• [The task]: Can you rewrite the entries from the line with "Looking at the image here, what" to the line with "14855 millimetres", substituting "solitary tree" for "lone tree" and keeping everything else the same?

══════════

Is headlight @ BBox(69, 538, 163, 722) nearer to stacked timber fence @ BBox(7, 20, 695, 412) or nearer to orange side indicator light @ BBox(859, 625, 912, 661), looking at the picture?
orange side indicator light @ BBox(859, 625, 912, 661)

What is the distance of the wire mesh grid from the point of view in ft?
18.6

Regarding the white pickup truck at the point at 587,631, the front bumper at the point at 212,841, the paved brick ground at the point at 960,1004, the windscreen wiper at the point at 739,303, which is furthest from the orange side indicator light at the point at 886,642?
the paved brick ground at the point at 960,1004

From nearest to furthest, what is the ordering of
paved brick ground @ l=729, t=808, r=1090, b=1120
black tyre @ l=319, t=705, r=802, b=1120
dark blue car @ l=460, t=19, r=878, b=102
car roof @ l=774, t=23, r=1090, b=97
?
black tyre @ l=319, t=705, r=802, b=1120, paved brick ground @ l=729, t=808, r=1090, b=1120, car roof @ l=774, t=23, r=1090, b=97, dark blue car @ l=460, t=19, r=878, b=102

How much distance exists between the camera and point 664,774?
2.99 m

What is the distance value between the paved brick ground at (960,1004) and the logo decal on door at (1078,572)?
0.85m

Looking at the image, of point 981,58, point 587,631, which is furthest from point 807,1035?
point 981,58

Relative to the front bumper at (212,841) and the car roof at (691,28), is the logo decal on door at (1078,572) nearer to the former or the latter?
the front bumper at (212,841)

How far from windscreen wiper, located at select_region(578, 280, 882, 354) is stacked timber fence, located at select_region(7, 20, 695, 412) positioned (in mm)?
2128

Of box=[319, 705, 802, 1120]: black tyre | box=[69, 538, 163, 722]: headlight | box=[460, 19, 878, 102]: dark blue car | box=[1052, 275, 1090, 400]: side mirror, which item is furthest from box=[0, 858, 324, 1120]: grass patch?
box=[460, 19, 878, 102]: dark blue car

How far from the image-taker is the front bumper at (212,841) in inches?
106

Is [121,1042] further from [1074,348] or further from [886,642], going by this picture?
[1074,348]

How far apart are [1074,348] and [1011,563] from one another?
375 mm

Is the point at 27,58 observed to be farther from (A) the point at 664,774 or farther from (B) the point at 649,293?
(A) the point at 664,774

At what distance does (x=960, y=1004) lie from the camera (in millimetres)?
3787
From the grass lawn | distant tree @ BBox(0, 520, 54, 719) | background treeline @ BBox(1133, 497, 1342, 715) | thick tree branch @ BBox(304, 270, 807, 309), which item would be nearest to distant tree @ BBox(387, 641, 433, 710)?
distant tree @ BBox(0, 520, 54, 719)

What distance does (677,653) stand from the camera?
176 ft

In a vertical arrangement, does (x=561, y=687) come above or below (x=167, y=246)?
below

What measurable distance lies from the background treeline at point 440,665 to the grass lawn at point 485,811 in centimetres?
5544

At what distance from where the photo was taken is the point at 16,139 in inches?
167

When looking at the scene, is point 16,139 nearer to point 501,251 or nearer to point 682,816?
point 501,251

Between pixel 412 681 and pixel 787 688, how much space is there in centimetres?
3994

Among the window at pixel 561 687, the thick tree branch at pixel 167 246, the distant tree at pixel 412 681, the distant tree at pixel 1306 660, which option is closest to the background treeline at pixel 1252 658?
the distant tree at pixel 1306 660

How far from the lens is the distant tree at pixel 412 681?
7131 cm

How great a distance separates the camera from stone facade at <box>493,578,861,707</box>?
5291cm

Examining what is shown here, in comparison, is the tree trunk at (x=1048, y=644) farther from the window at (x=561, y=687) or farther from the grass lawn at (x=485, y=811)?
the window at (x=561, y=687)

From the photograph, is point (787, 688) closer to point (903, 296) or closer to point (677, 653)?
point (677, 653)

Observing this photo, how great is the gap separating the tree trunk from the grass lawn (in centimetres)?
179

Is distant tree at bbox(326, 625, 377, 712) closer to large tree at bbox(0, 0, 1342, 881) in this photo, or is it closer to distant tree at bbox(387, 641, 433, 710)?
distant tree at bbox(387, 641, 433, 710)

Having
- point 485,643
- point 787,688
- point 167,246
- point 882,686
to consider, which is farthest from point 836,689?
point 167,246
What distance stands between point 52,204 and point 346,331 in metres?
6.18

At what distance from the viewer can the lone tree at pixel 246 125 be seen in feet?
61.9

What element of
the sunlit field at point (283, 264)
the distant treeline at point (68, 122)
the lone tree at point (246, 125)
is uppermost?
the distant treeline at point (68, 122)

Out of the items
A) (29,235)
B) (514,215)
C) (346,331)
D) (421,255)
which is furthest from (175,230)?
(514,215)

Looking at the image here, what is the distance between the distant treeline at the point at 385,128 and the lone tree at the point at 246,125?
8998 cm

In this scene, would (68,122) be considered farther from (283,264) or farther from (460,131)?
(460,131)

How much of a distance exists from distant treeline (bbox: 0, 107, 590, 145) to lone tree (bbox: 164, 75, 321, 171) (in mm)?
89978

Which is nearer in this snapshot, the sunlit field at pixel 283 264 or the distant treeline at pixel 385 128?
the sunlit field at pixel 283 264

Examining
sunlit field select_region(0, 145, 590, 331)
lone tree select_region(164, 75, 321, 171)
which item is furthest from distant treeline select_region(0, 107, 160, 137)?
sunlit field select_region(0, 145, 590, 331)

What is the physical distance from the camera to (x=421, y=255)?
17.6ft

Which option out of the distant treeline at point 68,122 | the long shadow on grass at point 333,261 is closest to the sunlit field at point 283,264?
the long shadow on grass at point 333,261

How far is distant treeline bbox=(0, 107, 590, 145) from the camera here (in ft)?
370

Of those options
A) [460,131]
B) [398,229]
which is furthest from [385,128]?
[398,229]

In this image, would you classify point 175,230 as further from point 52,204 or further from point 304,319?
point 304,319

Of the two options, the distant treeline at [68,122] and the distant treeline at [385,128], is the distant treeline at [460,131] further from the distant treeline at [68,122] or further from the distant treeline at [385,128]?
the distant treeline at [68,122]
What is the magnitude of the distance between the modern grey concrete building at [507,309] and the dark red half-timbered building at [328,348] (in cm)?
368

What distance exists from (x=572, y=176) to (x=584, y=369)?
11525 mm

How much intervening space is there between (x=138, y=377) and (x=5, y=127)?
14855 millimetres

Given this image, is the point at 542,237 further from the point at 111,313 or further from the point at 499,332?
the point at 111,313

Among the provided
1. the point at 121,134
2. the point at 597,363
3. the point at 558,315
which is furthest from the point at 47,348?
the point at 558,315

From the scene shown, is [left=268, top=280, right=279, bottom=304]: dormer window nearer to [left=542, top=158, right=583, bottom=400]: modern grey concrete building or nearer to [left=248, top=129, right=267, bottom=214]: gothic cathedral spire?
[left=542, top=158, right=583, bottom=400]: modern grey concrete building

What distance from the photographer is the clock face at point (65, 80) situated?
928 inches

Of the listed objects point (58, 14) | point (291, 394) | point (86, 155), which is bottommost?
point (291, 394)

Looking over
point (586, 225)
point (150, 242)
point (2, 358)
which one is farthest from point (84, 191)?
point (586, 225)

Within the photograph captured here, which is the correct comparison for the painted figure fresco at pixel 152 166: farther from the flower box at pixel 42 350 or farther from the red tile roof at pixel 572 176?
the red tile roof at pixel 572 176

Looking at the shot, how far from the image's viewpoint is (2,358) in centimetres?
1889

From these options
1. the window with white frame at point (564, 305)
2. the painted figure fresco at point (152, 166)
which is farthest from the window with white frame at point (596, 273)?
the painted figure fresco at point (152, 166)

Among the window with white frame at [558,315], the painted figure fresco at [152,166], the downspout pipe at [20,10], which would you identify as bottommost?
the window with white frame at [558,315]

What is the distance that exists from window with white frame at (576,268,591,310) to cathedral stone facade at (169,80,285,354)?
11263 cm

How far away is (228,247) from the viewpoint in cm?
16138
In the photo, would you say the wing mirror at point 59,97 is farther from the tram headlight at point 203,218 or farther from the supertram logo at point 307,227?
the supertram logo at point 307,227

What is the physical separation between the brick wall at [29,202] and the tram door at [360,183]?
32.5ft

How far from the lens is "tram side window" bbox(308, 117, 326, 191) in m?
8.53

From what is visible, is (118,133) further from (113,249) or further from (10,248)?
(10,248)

══════════

• [Result for this exercise]:
Looking at the image here, what is the distance between the distant treeline at the point at 385,128 and the solitary tree at the point at 246,125?
8998 cm

In this scene, would (68,122) be considered farther from (283,264) or farther from (460,131)?
(460,131)

How much of a distance exists from distant treeline (bbox: 0, 107, 590, 145) to solitary tree (bbox: 164, 75, 321, 171) (in mm)?
89978

Which is nearer in this snapshot, the sunlit field at pixel 283 264 or the distant treeline at pixel 385 128?
the sunlit field at pixel 283 264

Examining
sunlit field select_region(0, 145, 590, 331)
solitary tree select_region(164, 75, 321, 171)
which item is furthest from distant treeline select_region(0, 107, 160, 137)?
sunlit field select_region(0, 145, 590, 331)

What is the physical distance from the camera to (x=421, y=255)?
17.6ft

Which option out of the distant treeline at point 68,122 | the long shadow on grass at point 333,261 is closest to the sunlit field at point 283,264?
the long shadow on grass at point 333,261

How far is distant treeline bbox=(0, 107, 590, 145) from the camera here (in ft)?
370

Of those options
A) [460,131]
B) [398,229]
which is furthest from [385,128]?
[398,229]

In this image, would you classify point 175,230 as further from point 52,204 or further from point 304,319?
point 304,319

Of the two options, the distant treeline at [68,122] and the distant treeline at [385,128], is the distant treeline at [460,131] further from the distant treeline at [68,122] or further from the distant treeline at [385,128]?
the distant treeline at [68,122]
What is the magnitude of the distance between the modern grey concrete building at [507,309] and the dark red half-timbered building at [328,348] (in cm)?
368

What distance exists from (x=572, y=176) to (x=584, y=369)?
11525 mm

How much intervening space is there between (x=138, y=377) and (x=5, y=127)?
14855 millimetres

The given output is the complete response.